People invest in AMC Entertainment Holdings (AMC 6.63%) for a variety of reasons, but I'm only going to address one angle here. Some investors are encouraged by box office results so far in 2022 and have purchased shares of AMC stock accordingly.
However, I believe Imax (IMAX -0.57%) stock is a superior investment compared to AMC stock. There's a lot of nuance in box office data and I believe Imax is on the right side of these nuanced trends. Here's why.
The movie theater industry: It's complicated
After two years of suppressed box office results due to the COVID-19 pandemic, 2022 has been far better for movie theaters. In the conference call to discuss financial results for the second quarter of 2022, AMC CEO Adam Aron said, "The second quarter marked the strongest North American box office since 2019."
To Aron's point, some all-time great movies have come out in the past 12 months. According to Box Office Mojo, several films are among the top-100 grossing movies ever, including Spider-Man: No Way Home and Top Gun: Maverick. This leads some to believe now is the time to bet on the ongoing recovery in the movie business and buy AMC stock.
However, there's more to consider. Domestic box office sales are currently under $5.4 billion through Sept. 9, also according to Box Office Mojo. This is more than 30% lower than gross sales in 2017, 2018, and 2019 measured over the comparable time period.

Data for review
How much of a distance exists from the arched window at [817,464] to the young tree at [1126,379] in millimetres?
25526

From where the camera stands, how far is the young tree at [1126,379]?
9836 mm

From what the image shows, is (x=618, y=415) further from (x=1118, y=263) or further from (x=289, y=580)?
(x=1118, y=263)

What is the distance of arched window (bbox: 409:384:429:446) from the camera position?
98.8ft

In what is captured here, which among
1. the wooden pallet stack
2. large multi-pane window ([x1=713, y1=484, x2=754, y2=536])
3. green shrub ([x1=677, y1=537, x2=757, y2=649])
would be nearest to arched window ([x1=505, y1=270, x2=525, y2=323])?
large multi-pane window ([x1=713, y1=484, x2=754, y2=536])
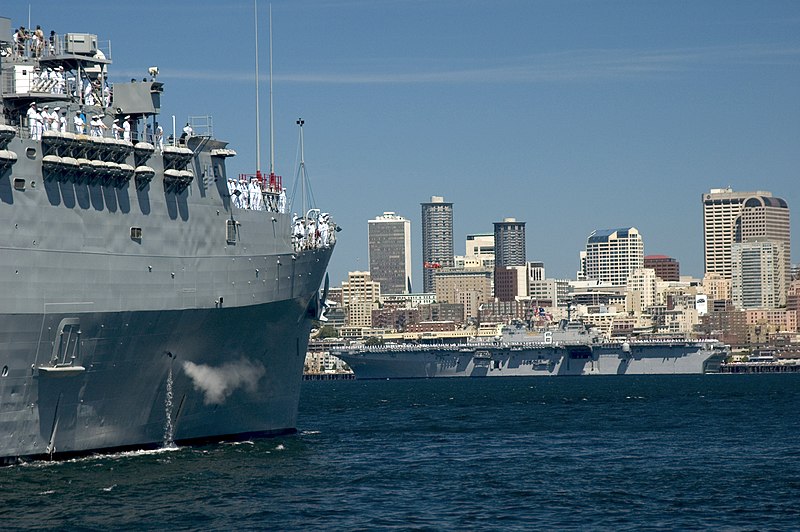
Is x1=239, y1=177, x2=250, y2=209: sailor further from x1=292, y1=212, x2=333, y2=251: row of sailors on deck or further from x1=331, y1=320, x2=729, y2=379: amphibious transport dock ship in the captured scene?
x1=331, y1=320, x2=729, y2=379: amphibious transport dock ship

Work instruction 1
Quote the passage on AMC and Imax stock word for word, starting at "People invest in" and ending after "AMC stock accordingly.".
Work instruction 2
Continue the passage on AMC and Imax stock from its last sentence.

Answer area 1
People invest in AMC Entertainment Holdings (AMC 6.63%) for a variety of reasons, but I'm only going to address one angle here. Some investors are encouraged by box office results so far in 2022 and have purchased shares of AMC stock accordingly.

Answer area 2
Where 2022 excels is gross sales per theatrical release. Right now, the domestic box office is averaging about $16.4 million per release, which is a 13-year high. But fewer movies are being released to theaters in 2022 than in years past.
So, the average movie release is performing well. But overall sales are down because fewer movies are coming out.
What the real movie trend is
There are two possible explanations for this trend. Movie studios are possibly still getting back to business and there will be elevated movie releases in coming years. Or there's a new normal: fewer (but higher-quality) annual releases.
Data for 2023 backs up this sentiment. According to The Numbers, a film industry data website, fewer than 100 movies are currently scheduled for theatrical release in 2023. More movies will get scheduled. But for perspective, there were over 900 releases in 2019.
I believe investors should expect fewer movie releases from now on. Legendary directors Steven Spielberg and George Lucas also had the same general impression in 2013 while speaking at an event at the University of Southern California.
After talking about having fewer movies, Lucas said, "What you're going to end up with is fewer theaters, bigger theaters, with a lot of nice things...And that's going to be what we call 'the movie business.' But everything else is going to look more like cable television", according to The Verge's write-up of the event.
What Lucas couldn't envision at the time was the rise of streaming services. Top options like HBO Max and Peacock only launched after the start of the pandemic. And Walt Disney's Disney+ officially launched just months before. These services provide loads of video content and skip movie theaters altogether in some cases.
The proliferation of content for streaming services will likely only continue -- every service needs to provide compelling content to gain and retain subscribers. Direct distribution to the living room leaves fewer movies for theaters than in previous years.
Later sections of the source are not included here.